§ PASSAGE SHOWN
There were two big themes at PDC in Los Angeles today. One was the Silverlight 4 beta, the subject of the most impressive section at the keynote. The other was the announcement of free laptops for every attendee – aside from press and government. It is remarkable how a generous gift can change the atmosphere. The lack of breakfast or Universal Studios party was soon forgotten as the audience cheered its own good fortune.

There is actually some justification for handing out this hardware. It’s a decent machine, a modified Acer Aspire 1420P with Windows 7 x64, 2GB RAM, multi-touch display, and accelerometer. Most of us do not have multi-touch machines, and giving them to the core Windows developers who attend PDC may help stimulate the creation of applications that properly support this feature.

Otherwise, it was a Silverlight day. Although SharePoint 2010 was also in the keynote, the cheers it received felt more like relief, that it finally has sensible development and debugging tools in Visual Studio, than real enthusiasm. Somehow the keynote did not capture the potential of the product.

Silverlight though was well received. It is a huge release that opens up many new possibilities, though I am discovering some details that look awkward. There is also one troubling aspect, which is that Microsoft is introducing imbalance in its cross-platform story. The Windows version of Silverlight 4.0 supports COM automation, enabling integration with local APIs such as location on Windows 7, and Microsoft Office. There is no equivalent in the Mac release. It would not be so bad if Microsoft offered some route to similar functionality on the Mac, but there is none that I am aware of.

§ SOURCE DATA

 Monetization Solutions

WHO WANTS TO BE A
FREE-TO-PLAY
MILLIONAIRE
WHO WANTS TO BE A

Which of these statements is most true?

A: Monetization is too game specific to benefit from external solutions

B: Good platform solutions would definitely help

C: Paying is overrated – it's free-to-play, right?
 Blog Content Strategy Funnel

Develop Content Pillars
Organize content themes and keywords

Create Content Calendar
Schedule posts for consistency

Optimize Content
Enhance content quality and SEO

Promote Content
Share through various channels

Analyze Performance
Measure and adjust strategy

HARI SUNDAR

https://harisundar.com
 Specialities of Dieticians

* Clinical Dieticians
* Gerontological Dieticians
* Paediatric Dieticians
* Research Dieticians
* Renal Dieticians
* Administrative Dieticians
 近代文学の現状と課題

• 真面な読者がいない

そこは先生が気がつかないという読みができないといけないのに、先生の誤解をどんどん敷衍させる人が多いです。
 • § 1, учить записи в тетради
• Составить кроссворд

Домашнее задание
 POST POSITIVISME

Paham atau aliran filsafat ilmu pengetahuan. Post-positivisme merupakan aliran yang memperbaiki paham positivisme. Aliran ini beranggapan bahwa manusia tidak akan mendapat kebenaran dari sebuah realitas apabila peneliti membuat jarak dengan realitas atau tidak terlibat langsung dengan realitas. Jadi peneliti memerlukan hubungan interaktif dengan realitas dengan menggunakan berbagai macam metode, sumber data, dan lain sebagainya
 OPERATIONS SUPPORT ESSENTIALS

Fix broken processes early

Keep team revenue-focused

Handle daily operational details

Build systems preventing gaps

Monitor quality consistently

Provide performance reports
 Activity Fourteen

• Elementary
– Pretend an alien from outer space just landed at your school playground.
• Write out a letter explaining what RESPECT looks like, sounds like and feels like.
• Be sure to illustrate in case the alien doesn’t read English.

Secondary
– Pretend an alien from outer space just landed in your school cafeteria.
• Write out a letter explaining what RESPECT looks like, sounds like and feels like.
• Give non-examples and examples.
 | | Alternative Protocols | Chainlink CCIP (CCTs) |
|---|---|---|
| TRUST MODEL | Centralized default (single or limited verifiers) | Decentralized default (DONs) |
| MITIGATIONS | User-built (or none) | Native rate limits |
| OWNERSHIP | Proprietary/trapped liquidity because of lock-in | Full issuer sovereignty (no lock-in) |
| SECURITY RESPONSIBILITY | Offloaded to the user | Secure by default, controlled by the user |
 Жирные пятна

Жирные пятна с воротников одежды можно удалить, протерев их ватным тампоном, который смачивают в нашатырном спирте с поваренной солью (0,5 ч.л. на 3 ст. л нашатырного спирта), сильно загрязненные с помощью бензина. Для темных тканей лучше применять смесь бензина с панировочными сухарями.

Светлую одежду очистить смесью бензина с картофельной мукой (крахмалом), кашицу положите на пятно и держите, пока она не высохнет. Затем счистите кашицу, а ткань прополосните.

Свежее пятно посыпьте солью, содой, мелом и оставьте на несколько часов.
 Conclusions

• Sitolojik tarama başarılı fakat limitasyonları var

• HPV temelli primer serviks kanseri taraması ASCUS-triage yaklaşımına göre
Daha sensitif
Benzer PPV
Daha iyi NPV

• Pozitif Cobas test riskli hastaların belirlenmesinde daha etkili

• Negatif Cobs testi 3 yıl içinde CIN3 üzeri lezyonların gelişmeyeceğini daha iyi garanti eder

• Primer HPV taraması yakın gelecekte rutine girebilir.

§ ACTIONS TO TAKE
a: Rewrite the stretch of the PDC post from "Silverlight though was" through "am aware of.", changing "cross-platform" to "multi-platform".
b: According to the PDC post, what laptop model was handed out to attendees?

§ ANSWERS PROVIDED
a:
Silverlight though was well received. It is a huge release that opens up many new possibilities, though I am discovering some details that look awkward. There is also one troubling aspect, which is that Microsoft is introducing imbalance in its multi-platform story. The Windows version of Silverlight 4.0 supports COM automation, enabling integration with local APIs such as location on Windows 7, and Microsoft Office. There is no equivalent in the Mac release. It would not be so bad if Microsoft offered some route to similar functionality on the Mac, but there is none that I am aware of.

b: A modified Acer Aspire 1420P.